Burning Hippo
Burning Hippo

Reputation: 805

Not able to reference namespace from project

I have a few folders inside my interfaces sub project. I can "see" two of them, but not the third. The reference is obviously added, otherwise I wouldn't be able to "see" or access any of the namespaces inside the sub project.

Any ideas what could be wrong here?

missing namespace reference

File ProjectContext.cs from project Project.Data needs to inherit an interface from another project Project.Interfaces.

Project.Data has a reference to Project.Interfaces.

The interface is located in Project.Interfaces\Data\IProjectContext.cs.

For whatever reason the Data directory is not visible in the autocomplete provided by Visual Studio. I am not able to access the Project.Interfaces.Data namespace.

project.json from Project.Data

{
  "version": "1.0.0-*",

  "dependencies": {
"Project.Interfaces": "1.0.0-*",
"Microsoft.EntityFrameworkCore.SqlServer": "1.1.0",
"NETStandard.Library": "1.6.1",
"System.ComponentModel.Annotations": "4.3.0"
},

"frameworks": {
"netstandard1.6": {
  "imports": "dnxcore50"
}
}
}

ProjectContext.cs

namespace Project.Data
{
public class ProjectContext : DbContext
{
    public ProjectContext(DbContextOptions<ProjectContext> options) : base(options)
    {
        Database.EnsureCreated();
    }

}
}

IProjectContext.cs

namespace Project.Interfaces.Data
{
    interface IProjectContext
    {

    }
}

Upvotes: 0

Views: 2408

Answers (2)

Steve
Steve

Reputation: 9561

The default access modifier in c# is internal.

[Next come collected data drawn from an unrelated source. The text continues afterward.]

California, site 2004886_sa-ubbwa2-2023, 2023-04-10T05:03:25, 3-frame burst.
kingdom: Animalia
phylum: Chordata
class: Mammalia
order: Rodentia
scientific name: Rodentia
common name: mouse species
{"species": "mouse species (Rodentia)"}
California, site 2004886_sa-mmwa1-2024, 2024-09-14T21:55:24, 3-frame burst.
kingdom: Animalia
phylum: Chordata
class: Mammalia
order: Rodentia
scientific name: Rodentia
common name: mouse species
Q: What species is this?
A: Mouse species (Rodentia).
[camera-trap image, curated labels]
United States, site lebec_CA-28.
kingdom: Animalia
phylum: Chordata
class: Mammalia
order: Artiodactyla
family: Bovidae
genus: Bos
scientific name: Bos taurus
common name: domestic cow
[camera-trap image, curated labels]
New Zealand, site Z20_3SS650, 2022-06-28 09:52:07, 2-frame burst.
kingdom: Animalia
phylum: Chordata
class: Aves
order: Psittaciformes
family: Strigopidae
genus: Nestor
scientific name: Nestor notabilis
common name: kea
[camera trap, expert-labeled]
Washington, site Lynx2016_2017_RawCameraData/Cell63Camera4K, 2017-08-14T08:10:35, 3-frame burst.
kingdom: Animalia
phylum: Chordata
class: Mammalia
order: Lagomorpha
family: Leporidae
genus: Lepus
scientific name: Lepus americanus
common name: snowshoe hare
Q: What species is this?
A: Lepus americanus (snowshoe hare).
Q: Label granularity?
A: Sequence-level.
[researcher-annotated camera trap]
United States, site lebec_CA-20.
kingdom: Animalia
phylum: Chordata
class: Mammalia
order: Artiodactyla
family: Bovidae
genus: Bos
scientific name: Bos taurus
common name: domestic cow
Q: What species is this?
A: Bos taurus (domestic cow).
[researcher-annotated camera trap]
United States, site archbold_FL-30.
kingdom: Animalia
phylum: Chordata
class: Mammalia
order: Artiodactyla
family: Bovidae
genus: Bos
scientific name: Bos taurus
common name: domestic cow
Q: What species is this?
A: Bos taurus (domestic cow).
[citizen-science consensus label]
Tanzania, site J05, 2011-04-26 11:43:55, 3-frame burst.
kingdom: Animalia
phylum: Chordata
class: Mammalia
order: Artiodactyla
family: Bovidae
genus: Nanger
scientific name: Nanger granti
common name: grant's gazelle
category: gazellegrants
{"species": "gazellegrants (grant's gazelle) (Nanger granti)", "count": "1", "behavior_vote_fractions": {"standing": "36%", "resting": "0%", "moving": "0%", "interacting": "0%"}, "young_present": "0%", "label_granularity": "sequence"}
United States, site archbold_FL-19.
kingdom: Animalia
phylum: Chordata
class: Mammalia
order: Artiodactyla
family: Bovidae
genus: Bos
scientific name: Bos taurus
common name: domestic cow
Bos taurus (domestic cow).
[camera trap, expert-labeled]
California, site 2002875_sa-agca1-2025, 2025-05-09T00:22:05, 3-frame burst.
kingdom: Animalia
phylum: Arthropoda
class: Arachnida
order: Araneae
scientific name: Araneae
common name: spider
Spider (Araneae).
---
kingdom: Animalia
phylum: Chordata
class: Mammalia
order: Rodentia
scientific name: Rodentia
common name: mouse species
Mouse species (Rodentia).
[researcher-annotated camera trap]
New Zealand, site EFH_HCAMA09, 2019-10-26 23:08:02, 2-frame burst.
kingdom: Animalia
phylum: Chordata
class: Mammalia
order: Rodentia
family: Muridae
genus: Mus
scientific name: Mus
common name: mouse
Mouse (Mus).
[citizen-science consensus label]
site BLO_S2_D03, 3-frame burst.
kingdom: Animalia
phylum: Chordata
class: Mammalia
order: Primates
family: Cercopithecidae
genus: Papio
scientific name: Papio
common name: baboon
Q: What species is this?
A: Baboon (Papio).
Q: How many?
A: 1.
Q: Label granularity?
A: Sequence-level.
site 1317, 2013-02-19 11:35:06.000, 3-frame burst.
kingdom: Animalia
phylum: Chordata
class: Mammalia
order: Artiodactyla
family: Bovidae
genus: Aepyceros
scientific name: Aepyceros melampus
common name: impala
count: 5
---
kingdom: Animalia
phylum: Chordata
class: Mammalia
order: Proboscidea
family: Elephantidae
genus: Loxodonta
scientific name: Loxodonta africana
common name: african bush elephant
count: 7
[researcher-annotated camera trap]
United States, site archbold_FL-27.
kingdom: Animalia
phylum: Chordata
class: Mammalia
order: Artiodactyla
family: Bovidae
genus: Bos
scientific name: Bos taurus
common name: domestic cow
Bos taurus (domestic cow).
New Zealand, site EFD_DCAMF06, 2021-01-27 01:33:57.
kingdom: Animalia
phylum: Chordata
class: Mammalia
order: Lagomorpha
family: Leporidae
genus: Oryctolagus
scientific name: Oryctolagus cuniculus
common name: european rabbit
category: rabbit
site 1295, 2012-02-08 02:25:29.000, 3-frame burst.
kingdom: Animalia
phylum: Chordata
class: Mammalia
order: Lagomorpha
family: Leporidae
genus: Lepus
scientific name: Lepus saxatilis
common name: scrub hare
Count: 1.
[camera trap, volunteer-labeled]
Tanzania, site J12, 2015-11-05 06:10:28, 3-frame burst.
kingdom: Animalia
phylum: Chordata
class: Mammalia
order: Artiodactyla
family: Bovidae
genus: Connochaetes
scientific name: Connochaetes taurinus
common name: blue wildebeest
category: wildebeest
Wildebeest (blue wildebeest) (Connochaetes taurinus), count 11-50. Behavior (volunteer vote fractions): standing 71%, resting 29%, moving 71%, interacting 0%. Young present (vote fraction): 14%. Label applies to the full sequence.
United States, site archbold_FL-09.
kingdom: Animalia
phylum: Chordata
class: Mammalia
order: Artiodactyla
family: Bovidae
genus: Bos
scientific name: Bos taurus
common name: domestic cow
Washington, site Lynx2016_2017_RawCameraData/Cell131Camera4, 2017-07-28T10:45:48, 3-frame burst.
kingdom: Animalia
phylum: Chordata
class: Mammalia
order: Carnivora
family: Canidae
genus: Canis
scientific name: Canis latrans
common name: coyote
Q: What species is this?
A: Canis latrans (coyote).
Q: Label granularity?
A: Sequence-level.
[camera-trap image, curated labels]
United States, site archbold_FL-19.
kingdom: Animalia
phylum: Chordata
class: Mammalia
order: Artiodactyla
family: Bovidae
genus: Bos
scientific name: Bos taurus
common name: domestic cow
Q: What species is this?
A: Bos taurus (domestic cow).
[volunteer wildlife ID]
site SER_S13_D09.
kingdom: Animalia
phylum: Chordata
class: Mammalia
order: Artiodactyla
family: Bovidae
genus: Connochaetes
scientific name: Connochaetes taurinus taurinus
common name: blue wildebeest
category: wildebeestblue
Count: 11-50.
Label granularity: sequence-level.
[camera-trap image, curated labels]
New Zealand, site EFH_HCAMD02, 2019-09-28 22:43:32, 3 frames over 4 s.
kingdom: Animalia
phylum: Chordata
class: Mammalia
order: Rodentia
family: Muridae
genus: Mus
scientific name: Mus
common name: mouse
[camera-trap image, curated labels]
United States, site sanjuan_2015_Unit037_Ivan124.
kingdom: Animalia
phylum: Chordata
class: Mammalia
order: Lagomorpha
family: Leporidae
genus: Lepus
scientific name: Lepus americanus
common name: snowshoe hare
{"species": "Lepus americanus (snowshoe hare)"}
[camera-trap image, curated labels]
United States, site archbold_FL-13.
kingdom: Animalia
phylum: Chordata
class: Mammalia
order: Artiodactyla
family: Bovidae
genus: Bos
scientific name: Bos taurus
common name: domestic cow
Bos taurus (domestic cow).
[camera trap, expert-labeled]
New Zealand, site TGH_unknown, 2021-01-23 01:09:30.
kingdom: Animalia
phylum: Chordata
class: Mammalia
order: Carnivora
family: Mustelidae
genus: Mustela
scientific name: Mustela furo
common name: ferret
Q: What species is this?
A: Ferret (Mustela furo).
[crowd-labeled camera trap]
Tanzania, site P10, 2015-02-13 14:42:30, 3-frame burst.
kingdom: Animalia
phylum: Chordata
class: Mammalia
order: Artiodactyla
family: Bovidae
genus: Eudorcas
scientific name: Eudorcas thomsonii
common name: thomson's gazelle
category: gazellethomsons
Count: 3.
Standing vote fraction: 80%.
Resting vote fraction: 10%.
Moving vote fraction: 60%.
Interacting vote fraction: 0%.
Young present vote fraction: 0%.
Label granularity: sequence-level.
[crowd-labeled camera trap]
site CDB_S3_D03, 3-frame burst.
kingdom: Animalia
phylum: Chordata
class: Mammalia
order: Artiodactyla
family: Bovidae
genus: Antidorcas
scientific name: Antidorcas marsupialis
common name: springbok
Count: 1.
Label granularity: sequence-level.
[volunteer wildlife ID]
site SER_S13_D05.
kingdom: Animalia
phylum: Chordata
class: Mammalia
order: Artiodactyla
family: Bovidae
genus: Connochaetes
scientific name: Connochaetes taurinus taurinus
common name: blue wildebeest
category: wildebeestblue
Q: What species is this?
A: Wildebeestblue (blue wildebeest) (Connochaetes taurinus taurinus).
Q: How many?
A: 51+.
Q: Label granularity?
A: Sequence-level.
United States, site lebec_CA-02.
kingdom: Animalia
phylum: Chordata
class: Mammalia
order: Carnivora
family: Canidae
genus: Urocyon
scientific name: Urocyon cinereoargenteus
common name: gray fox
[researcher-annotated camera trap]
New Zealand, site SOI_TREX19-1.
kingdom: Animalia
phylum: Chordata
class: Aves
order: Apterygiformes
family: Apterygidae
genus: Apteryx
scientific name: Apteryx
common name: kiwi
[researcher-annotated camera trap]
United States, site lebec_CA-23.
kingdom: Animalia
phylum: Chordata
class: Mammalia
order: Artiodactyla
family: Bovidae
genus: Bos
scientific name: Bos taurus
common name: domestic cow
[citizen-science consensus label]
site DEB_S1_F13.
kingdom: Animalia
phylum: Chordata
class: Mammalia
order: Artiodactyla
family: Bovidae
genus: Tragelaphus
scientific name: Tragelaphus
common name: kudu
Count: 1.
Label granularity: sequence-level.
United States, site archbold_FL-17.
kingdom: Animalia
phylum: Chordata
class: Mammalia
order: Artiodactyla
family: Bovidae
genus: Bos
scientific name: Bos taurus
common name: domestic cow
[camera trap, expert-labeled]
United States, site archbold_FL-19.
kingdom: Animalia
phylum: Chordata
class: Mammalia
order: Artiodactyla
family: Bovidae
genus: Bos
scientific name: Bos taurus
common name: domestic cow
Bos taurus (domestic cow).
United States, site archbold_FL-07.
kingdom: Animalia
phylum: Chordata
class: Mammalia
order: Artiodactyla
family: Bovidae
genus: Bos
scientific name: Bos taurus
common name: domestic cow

Since your IProjectContext interface doesn't have a modifier, it is assumed to be internal and so not available to other projects.

Make the interface public and you will be able to reference it in other projects.

namespace Project.Interfaces.Data
{
    public interface IProjectContext
    {

    }
}

If you want the interface to be internal for API reasons, you can add an InternalsVisibleTo line to the AssemblyInfo.cs file in your Project.Interfaces project:

[assembly: InternalsVisibleTo("Project.Data")]

Upvotes: 3

David S.
David S.

Reputation: 6105

It seems that you have the impression that the folder structure defines the namespaces. They are in fact totally irrelevant (although it's a good convention to follow). Check your files inside the folders that are missing, and change the namespace definition in the code, presumably you want this to match your folder structure.

Another thing to look for is whether the classes /interfaces are public.